What you need to do:
Reproduce the line that holds "How extended is" together with all the lines after it up to the end of the entries.

* * *

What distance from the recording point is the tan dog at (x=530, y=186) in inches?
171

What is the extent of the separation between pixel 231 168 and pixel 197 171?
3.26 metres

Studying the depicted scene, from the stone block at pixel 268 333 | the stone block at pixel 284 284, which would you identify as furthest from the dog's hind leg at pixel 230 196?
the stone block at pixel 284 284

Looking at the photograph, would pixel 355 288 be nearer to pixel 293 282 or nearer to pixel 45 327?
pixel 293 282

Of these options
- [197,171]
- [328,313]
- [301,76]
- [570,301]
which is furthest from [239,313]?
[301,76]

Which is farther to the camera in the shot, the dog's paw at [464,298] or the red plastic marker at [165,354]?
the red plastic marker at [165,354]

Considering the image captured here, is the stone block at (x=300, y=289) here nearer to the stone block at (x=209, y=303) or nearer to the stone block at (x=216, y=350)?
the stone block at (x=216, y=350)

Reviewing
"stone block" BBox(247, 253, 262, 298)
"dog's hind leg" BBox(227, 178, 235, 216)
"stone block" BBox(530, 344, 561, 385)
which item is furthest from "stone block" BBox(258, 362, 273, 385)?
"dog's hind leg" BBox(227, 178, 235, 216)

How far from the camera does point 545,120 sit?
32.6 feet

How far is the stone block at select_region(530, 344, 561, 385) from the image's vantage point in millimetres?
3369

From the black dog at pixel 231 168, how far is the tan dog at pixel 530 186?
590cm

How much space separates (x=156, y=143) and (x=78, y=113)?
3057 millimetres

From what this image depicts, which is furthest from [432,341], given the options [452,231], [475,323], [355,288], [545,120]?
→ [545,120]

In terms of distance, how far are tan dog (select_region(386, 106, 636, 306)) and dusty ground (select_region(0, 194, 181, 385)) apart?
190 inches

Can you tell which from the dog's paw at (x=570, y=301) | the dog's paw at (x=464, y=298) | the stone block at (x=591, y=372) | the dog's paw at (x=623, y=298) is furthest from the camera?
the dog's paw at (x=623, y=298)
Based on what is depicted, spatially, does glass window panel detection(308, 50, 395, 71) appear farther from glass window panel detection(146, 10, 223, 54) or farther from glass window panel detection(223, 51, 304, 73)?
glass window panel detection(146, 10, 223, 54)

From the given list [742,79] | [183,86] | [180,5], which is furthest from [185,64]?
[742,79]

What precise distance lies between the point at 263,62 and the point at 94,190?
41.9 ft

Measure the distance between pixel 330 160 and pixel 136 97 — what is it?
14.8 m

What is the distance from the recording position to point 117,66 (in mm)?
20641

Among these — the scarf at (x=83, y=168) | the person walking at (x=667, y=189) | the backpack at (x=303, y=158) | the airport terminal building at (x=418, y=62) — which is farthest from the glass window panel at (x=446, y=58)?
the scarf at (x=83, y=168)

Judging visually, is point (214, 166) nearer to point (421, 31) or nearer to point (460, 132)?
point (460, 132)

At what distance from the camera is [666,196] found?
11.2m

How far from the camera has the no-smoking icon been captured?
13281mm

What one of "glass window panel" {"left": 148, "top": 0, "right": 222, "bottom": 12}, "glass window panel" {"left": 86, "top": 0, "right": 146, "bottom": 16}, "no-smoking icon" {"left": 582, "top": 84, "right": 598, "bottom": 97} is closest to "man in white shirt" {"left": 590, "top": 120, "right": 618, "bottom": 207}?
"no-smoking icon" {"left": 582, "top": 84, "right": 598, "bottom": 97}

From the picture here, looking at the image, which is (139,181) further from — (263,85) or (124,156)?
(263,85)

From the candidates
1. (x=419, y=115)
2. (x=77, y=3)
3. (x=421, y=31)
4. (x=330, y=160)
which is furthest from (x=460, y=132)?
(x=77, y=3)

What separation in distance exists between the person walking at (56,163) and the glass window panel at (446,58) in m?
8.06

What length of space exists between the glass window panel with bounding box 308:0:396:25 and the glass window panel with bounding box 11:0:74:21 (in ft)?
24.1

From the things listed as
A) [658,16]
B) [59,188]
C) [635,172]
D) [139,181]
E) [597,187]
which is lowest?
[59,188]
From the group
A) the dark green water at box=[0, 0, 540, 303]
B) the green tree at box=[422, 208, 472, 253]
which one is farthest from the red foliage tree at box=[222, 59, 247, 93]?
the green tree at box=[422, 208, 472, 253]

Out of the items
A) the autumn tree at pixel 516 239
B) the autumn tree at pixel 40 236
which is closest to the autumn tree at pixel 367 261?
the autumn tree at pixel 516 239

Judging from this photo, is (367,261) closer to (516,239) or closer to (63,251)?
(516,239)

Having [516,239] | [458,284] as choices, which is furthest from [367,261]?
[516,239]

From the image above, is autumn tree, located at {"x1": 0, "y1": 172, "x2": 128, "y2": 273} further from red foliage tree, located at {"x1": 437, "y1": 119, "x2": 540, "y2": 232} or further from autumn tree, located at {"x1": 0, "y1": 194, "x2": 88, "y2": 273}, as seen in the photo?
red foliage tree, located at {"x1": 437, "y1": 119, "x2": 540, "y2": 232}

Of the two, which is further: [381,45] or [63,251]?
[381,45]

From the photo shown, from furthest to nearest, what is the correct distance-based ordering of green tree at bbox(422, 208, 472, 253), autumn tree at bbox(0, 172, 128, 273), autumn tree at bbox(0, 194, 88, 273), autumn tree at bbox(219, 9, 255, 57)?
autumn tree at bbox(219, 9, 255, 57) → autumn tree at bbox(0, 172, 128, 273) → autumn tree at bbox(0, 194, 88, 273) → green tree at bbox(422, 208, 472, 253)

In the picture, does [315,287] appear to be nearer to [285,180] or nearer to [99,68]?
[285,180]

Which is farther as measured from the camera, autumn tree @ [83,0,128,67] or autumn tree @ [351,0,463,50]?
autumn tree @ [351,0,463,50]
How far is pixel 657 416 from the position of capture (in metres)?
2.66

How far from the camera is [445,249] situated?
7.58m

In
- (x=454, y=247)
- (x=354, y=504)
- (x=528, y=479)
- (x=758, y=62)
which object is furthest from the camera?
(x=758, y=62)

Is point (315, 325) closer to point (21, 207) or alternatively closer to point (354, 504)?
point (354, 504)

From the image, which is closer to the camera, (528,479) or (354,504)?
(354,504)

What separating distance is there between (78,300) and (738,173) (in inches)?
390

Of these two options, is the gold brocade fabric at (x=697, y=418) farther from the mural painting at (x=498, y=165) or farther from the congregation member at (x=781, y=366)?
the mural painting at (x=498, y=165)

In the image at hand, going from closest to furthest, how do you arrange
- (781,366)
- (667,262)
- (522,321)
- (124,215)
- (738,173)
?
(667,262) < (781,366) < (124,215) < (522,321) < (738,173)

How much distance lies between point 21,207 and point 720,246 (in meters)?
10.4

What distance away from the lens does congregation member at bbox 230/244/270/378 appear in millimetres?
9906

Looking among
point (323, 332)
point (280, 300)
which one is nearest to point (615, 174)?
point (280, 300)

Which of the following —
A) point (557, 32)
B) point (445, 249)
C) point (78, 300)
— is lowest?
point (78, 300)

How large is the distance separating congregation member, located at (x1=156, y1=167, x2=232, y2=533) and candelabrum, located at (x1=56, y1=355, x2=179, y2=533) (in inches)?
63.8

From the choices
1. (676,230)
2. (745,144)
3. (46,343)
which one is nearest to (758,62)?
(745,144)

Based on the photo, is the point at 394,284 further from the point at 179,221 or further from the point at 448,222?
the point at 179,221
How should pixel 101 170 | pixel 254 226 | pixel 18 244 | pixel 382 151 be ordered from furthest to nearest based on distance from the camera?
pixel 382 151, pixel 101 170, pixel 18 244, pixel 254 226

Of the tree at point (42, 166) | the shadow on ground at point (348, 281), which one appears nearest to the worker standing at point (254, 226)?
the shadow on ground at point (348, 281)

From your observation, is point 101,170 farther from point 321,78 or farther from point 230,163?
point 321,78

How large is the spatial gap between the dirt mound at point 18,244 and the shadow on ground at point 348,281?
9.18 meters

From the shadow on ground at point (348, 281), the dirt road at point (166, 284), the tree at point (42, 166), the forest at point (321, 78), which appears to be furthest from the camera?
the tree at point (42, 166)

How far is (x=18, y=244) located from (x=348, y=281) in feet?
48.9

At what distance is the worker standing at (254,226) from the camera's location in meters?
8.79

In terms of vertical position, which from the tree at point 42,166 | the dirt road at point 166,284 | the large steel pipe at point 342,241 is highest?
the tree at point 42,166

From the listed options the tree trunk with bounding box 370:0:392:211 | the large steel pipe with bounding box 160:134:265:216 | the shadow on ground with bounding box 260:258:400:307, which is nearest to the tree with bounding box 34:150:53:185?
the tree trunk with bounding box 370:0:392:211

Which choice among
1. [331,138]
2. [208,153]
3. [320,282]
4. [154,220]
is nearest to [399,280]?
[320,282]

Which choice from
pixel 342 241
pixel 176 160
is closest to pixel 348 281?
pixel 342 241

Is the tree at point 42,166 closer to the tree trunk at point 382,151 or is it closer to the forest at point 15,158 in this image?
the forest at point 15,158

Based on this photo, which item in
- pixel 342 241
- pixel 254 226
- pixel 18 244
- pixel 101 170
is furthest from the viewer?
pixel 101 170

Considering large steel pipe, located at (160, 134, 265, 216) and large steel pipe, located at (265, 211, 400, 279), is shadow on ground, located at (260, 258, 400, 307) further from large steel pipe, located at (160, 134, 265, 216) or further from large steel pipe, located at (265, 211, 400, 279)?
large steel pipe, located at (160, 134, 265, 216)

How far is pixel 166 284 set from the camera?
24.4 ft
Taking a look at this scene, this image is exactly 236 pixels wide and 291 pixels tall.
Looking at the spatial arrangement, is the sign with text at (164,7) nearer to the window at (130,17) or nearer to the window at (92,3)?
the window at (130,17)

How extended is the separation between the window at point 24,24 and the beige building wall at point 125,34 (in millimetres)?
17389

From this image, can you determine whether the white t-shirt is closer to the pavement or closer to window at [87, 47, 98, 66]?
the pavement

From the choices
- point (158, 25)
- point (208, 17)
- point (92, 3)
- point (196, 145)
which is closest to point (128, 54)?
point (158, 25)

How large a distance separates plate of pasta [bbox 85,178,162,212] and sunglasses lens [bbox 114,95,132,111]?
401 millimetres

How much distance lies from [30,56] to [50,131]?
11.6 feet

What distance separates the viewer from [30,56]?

* * *

Response to the exercise:
How extended is the separation between the window at point 24,24 and the beige building wall at point 125,34 (in millimetres)?
17389

From this image, can you determine whether the white t-shirt is closer to the pavement or closer to window at [87, 47, 98, 66]?
the pavement

From the choices
- point (158, 25)
- point (208, 17)
- point (92, 3)
- point (196, 145)
which is closest to point (128, 54)?
point (158, 25)

How large a distance separates plate of pasta [bbox 85,178,162,212] and sunglasses lens [bbox 114,95,132,111]?
401 millimetres

How much distance lies from [30,56] to [50,131]?
11.6 feet

What distance separates the viewer from [30,56]?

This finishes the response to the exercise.